**Goal of the exercise**
Write out these lines word for word, starting at the line that contains "At what range" and ending with the last line.

**A run of lines**

******

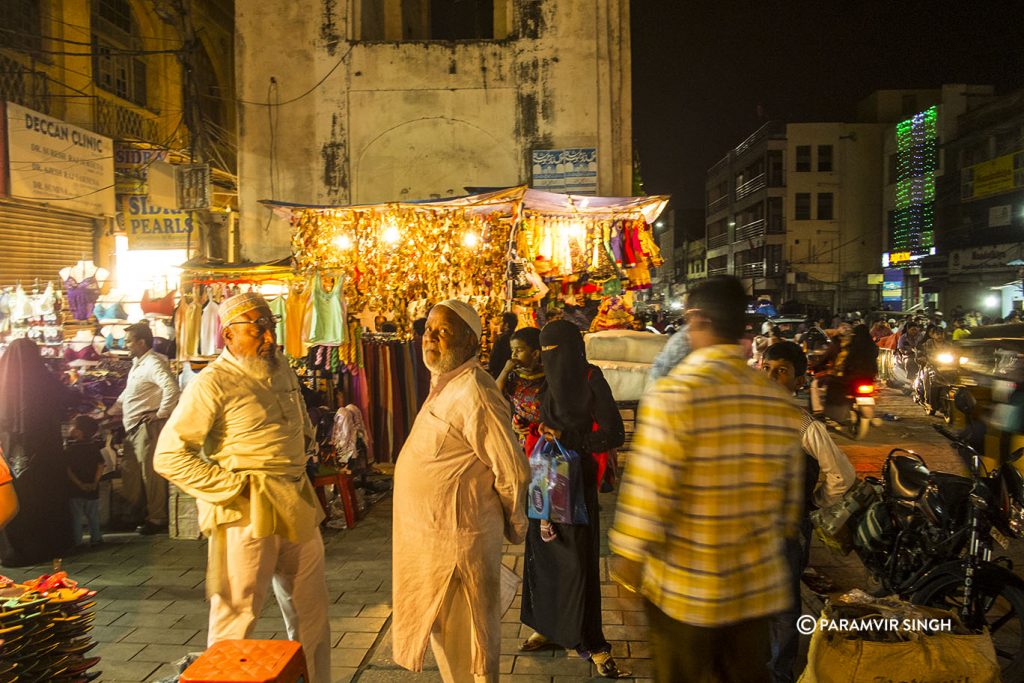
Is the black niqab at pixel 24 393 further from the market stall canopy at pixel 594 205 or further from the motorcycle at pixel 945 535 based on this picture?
the motorcycle at pixel 945 535

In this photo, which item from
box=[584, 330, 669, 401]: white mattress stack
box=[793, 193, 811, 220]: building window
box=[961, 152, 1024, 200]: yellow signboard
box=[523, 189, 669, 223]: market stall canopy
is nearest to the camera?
box=[523, 189, 669, 223]: market stall canopy

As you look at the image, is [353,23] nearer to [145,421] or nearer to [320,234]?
[320,234]

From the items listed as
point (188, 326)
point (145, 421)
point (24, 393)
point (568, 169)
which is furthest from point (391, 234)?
point (568, 169)

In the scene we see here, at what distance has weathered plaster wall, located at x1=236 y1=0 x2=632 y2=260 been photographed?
12898 mm

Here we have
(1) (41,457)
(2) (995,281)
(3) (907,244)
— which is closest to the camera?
(1) (41,457)

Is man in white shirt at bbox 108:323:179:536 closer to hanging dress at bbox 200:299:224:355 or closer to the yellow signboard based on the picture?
hanging dress at bbox 200:299:224:355

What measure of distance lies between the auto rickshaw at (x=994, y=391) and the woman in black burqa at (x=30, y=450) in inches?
313

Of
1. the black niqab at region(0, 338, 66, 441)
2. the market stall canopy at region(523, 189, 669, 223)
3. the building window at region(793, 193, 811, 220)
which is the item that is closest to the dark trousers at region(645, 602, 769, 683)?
the black niqab at region(0, 338, 66, 441)

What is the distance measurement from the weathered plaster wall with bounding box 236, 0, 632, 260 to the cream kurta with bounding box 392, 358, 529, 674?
33.4 ft

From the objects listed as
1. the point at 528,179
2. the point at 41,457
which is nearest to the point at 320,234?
the point at 41,457

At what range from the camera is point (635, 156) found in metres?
15.7

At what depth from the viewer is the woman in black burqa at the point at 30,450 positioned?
6227 mm

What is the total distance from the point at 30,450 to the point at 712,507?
20.8 ft

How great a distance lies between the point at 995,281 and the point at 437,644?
37.5 meters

******

**Expected answer**
At what range from the camera is point (635, 156) found in metres?
15.7

At what depth from the viewer is the woman in black burqa at the point at 30,450 positioned?
6227 mm

What is the total distance from the point at 30,450 to the point at 712,507?
20.8 ft

How great a distance lies between the point at 995,281 and the point at 437,644?
37.5 meters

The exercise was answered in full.